** Exercise data follows **

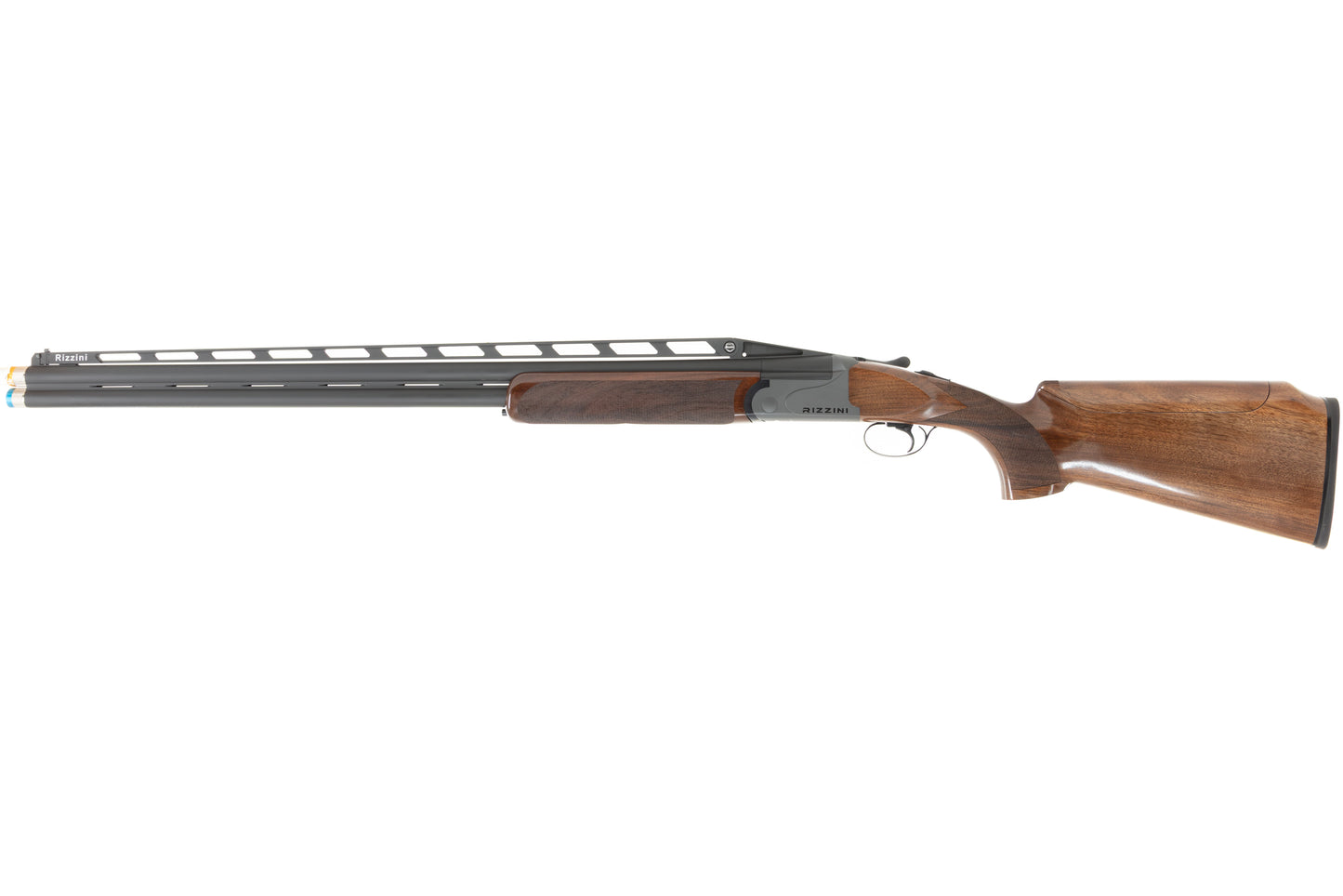 Rizzini BR110 IPS Sporting Shotgun | 12GA 32" | SN#: 141208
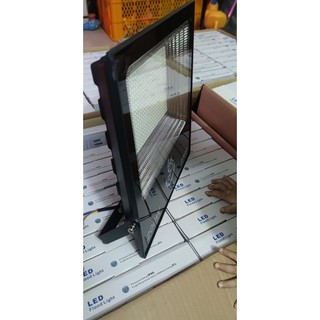 Đèn pha LED chip SMD siêu sáng 100W,20W,30W,50W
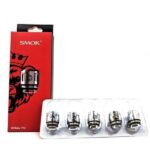 Smok v8 baby replacement coils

** End of Exercise data **

Problem details
The lines above must be transcribed exactly, with every picture left out.

Task answer
 Rizzini BR110 IPS Sporting Shotgun | 12GA 32" | SN#: 141208
 Đèn pha LED chip SMD siêu sáng 100W,20W,30W,50W
 Smok v8 baby replacement coils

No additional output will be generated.